Tuberculosis may infect any part of the body, but most commonly occurs in the lungs (known as pulmonary tuberculosis). Extrapulmonary TB occurs when tuberculosis develops outside of the lungs, although extrapulmonary TB may coexist with pulmonary TB.

General signs and symptoms include fever, chills, night sweats, loss of appetite, weight loss, and fatigue. Significant nail clubbing may also occur.

If a tuberculosis infection does become active, it most commonly involves the lungs (in about 90% of cases). Symptoms may include chest pain and a prolonged cough producing sputum. About 25% of people may not have any symptoms (i.e. they remain "asymptomatic"). Occasionally, people may cough up blood in small amounts, and in very rare cases, the infection may erode into the pulmonary artery or a Rasmussen's aneurysm, resulting in massive bleeding. Tuberculosis may become a chronic illness and cause extensive scarring in the upper lobes of the lungs. The upper lung lobes are more frequently affected by tuberculosis than the lower ones. The reason for this difference is not clear. It may be due to either better air flow, or poor lymph drainage within the upper lungs.

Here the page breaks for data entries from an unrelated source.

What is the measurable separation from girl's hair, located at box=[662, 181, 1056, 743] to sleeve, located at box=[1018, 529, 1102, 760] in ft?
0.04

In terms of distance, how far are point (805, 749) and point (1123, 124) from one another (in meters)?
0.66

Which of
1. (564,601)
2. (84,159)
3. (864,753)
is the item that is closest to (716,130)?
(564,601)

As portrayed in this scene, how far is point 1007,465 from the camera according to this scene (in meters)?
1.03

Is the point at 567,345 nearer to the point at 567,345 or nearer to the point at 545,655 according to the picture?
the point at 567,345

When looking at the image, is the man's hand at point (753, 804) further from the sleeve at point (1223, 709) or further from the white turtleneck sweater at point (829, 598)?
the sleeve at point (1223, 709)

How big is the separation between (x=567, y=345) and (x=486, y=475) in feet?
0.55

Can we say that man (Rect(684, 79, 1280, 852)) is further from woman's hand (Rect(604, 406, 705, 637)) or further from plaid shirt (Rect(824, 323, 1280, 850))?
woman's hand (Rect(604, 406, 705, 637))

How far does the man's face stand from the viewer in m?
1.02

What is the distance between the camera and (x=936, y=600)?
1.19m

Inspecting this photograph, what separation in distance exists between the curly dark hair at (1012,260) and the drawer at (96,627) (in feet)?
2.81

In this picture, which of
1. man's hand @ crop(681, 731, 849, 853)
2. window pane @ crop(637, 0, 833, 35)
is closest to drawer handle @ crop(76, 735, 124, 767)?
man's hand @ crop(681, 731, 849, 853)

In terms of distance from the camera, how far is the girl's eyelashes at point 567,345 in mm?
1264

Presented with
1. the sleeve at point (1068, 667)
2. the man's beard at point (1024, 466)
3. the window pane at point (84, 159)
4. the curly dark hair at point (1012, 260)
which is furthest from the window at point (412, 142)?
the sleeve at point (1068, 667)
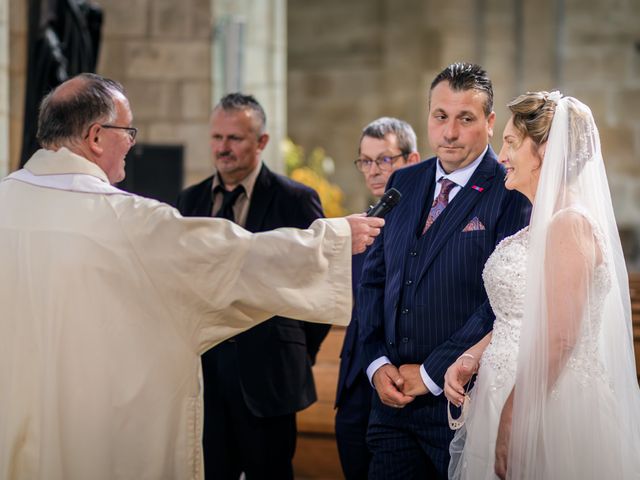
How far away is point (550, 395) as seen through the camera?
8.32 ft

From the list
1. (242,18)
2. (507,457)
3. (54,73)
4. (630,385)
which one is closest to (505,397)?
(507,457)

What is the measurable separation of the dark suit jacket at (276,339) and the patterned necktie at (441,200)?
0.82 m

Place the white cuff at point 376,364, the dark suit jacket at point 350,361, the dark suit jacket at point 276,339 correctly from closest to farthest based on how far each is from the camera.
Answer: the white cuff at point 376,364 → the dark suit jacket at point 350,361 → the dark suit jacket at point 276,339

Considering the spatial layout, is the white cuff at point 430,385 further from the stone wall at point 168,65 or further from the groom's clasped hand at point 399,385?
the stone wall at point 168,65

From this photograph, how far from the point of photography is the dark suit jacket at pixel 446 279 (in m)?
2.87

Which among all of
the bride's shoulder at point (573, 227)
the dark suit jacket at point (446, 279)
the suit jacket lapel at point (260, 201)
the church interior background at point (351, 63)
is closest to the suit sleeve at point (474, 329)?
the dark suit jacket at point (446, 279)

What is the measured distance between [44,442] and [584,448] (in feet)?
4.93

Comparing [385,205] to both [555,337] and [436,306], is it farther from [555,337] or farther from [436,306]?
[555,337]

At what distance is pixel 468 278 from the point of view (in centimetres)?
288

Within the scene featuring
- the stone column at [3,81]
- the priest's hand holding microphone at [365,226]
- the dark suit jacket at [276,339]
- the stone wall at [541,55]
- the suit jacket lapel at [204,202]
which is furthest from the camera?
the stone wall at [541,55]

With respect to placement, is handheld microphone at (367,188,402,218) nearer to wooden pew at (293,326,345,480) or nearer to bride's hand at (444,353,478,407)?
bride's hand at (444,353,478,407)

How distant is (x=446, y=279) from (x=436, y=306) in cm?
9

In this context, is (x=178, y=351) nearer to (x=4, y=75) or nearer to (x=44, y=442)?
(x=44, y=442)

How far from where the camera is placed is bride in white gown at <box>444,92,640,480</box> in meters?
2.50
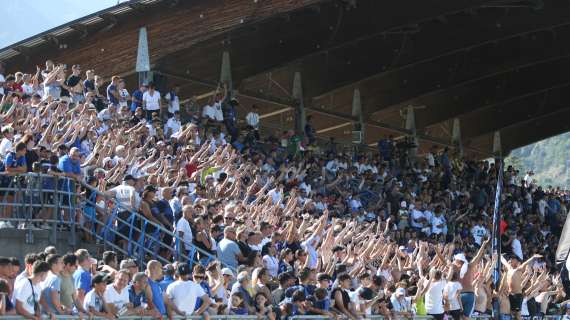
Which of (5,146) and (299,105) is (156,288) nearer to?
(5,146)

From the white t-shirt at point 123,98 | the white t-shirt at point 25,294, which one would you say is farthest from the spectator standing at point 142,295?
the white t-shirt at point 123,98

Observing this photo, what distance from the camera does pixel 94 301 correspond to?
13336 mm

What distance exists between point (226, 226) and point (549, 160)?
95.9m

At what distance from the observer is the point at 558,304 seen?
23656 millimetres

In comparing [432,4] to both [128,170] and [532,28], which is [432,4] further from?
[128,170]

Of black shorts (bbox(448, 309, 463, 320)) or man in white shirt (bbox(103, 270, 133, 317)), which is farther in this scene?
black shorts (bbox(448, 309, 463, 320))

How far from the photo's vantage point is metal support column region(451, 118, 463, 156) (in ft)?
156

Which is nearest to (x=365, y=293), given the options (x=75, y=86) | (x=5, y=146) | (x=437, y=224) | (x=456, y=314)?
(x=456, y=314)

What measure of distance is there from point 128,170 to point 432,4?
1513 centimetres

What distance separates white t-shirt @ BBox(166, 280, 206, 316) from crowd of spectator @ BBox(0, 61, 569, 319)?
0.06ft

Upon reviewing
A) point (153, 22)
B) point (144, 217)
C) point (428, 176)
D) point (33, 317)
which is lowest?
point (33, 317)

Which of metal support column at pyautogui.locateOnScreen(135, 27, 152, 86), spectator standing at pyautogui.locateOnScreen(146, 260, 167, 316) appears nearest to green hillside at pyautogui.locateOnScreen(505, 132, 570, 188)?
metal support column at pyautogui.locateOnScreen(135, 27, 152, 86)

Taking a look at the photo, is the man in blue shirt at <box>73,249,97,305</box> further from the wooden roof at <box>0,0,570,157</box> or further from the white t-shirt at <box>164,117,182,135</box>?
the wooden roof at <box>0,0,570,157</box>

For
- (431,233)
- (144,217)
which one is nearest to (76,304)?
(144,217)
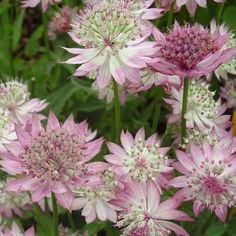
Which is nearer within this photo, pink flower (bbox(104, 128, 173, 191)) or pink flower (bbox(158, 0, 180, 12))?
pink flower (bbox(104, 128, 173, 191))

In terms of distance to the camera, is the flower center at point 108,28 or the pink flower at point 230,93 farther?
the pink flower at point 230,93

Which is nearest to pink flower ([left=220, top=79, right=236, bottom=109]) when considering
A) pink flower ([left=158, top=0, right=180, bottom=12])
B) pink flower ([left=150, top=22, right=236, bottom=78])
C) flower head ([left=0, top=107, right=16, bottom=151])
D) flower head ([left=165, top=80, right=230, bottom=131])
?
flower head ([left=165, top=80, right=230, bottom=131])

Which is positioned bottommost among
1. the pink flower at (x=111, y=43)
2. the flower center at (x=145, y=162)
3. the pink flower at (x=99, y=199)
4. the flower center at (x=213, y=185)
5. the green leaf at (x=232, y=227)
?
the green leaf at (x=232, y=227)

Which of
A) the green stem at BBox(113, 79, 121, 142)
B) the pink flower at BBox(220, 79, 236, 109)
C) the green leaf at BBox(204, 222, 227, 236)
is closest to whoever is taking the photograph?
the green stem at BBox(113, 79, 121, 142)

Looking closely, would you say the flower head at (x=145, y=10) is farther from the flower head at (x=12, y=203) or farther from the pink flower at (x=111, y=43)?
the flower head at (x=12, y=203)

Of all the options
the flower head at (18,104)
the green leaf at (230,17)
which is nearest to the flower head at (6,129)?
the flower head at (18,104)

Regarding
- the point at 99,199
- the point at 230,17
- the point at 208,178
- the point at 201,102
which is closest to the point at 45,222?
the point at 99,199

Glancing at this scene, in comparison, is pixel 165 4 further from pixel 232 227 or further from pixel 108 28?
pixel 232 227

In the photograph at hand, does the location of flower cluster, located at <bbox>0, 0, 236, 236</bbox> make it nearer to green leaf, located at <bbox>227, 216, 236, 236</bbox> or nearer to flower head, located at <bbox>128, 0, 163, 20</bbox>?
flower head, located at <bbox>128, 0, 163, 20</bbox>
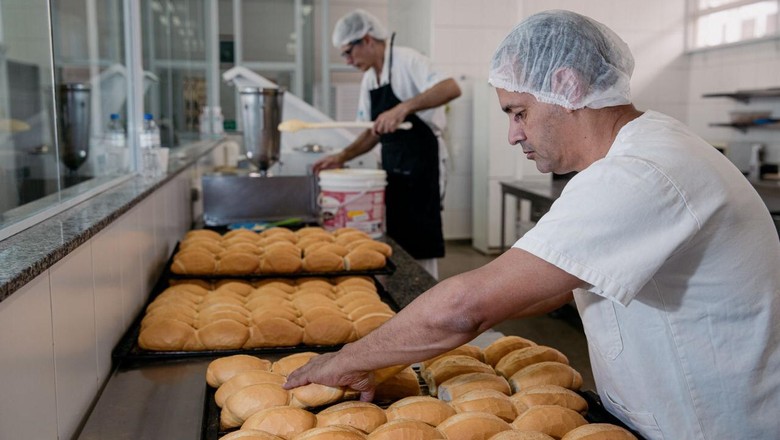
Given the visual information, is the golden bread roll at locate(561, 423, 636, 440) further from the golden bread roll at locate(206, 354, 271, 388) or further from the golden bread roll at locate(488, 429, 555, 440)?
the golden bread roll at locate(206, 354, 271, 388)

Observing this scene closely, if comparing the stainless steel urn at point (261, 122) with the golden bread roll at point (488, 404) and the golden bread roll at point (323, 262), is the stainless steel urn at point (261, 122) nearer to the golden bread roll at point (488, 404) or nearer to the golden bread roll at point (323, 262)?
the golden bread roll at point (323, 262)

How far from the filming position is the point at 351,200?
105 inches

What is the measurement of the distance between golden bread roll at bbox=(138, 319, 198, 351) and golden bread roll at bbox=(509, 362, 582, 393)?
2.24 feet

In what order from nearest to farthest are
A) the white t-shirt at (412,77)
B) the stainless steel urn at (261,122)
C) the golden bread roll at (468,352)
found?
the golden bread roll at (468,352) → the stainless steel urn at (261,122) → the white t-shirt at (412,77)

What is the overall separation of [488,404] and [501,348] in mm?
309

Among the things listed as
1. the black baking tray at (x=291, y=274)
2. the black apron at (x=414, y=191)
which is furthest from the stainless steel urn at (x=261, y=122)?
the black baking tray at (x=291, y=274)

Patients with miliary tuberculosis often experience non-specific signs, such as coughing and enlarged lymph nodes. Miliary tuberculosis can also present with enlarged liver (40% of cases), enlarged spleen (15%), inflammation of the pancreas (<5%), and multiple organ dysfunction with adrenal insufficiency (adrenal glands do not produce enough steroid hormones to regulate organ function). Miliary tuberculosis may also present with unilateral or bilateral pneumothorax rarely. Stool may also be diarrheal in nature and appearance.

Other symptoms include fever, hypercalcemia, chorodial tubercles and cutaneous lesions.

Firstly, many patients can experience a fever lasting several weeks with daily spikes in morning temperatures.

Secondly, hypercalcemia prevails in 16 to 51% of tuberculosis cases. It is thought that hypercalcemia occurs as a response to increased macrophage activity in the body. Such that, 1,25 dihydroxycholecalciferol (also referred to as calcitriol) improves the ability of macrophages to kill bacteria; however, higher levels of calcitriol lead to higher calcium levels, and thus hypercalcemia in some cases. Thus, hypercalcemia proves to be an important symptom of miliary tuberculosis.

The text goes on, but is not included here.